Your objective:
After locating the line that contains "NANCY SPERO The", transcribe exactly that line and each one after it until the data ends, skipping pictures.

Source records:
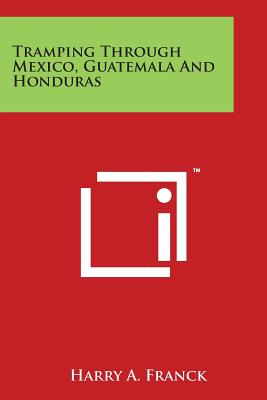 Tramping Through Mexico, Guatemala and Honduras - Franck, Harry a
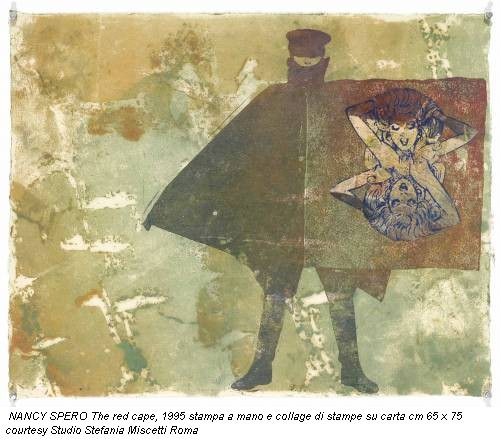NANCY SPERO The red cape, 1995 stampa a mano e collage di stampe su carta cm 65 x 75 courtesy Studio Stefania Miscetti Roma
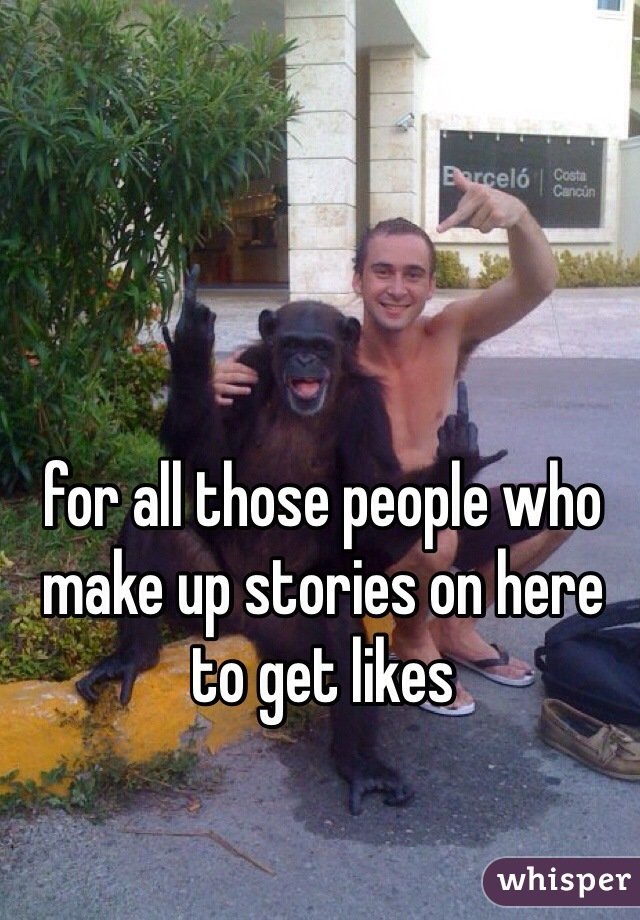 for all those people who make up stories on here to get likes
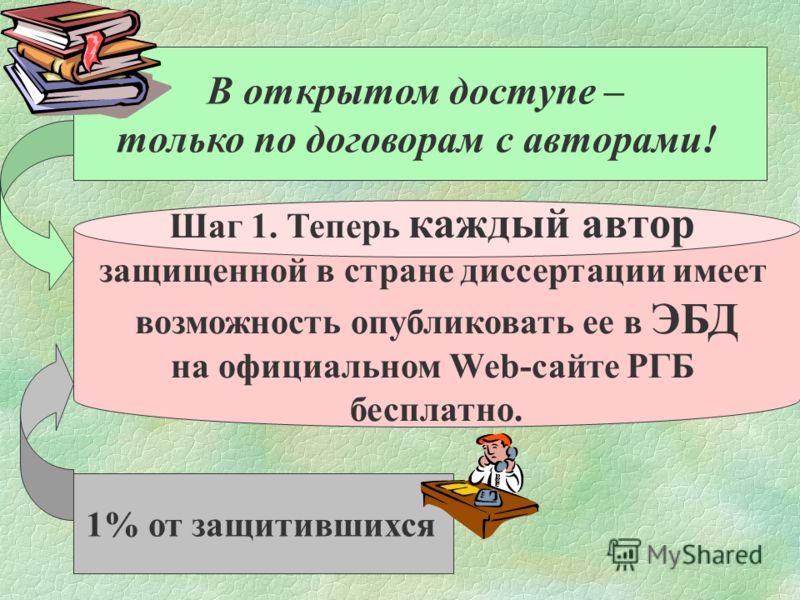 В открытом доступе – только по договорам с авторами! 1% от защитившихся Шаг 1. Теперь каждый автор защищенной в стране диссертации имеет возможность опубликовать ее в ЭБД на официальном Web-сайте РГБ бесплатно.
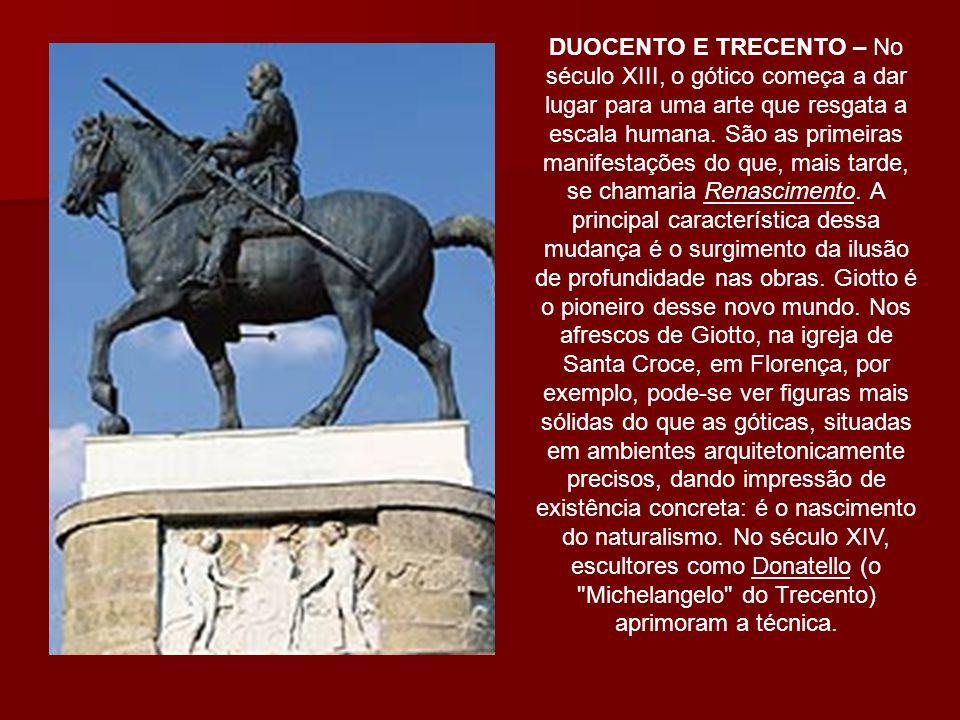 DUOCENTO E TRECENTO – No século XIII, o gótico começa a dar lugar para uma arte que resgata a escala humana. São as primeiras manifestações do que, ma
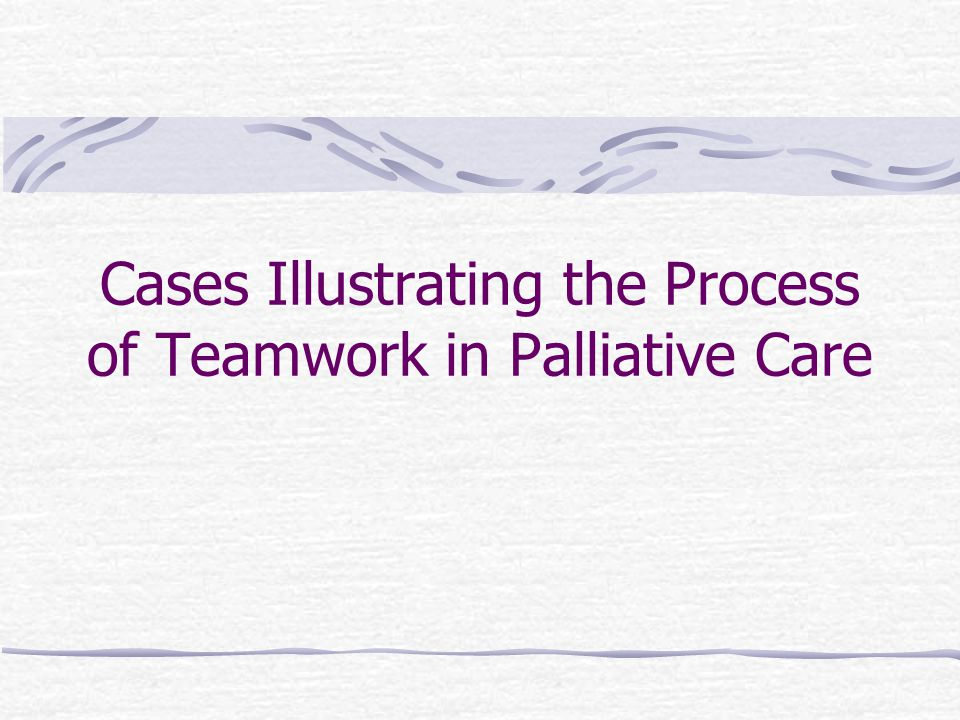 Cases Illustrating the Process of Teamwork in Palliative Care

Problem solution:
NANCY SPERO The red cape, 1995 stampa a mano e collage di stampe su carta cm 65 x 75 courtesy Studio Stefania Miscetti Roma
 for all those people who make up stories on here to get likes
 В открытом доступе – только по договорам с авторами! 1% от защитившихся Шаг 1. Теперь каждый автор защищенной в стране диссертации имеет возможность опубликовать ее в ЭБД на официальном Web-сайте РГБ бесплатно.
 DUOCENTO E TRECENTO – No século XIII, o gótico começa a dar lugar para uma arte que resgata a escala humana. São as primeiras manifestações do que, ma
 Cases Illustrating the Process of Teamwork in Palliative Care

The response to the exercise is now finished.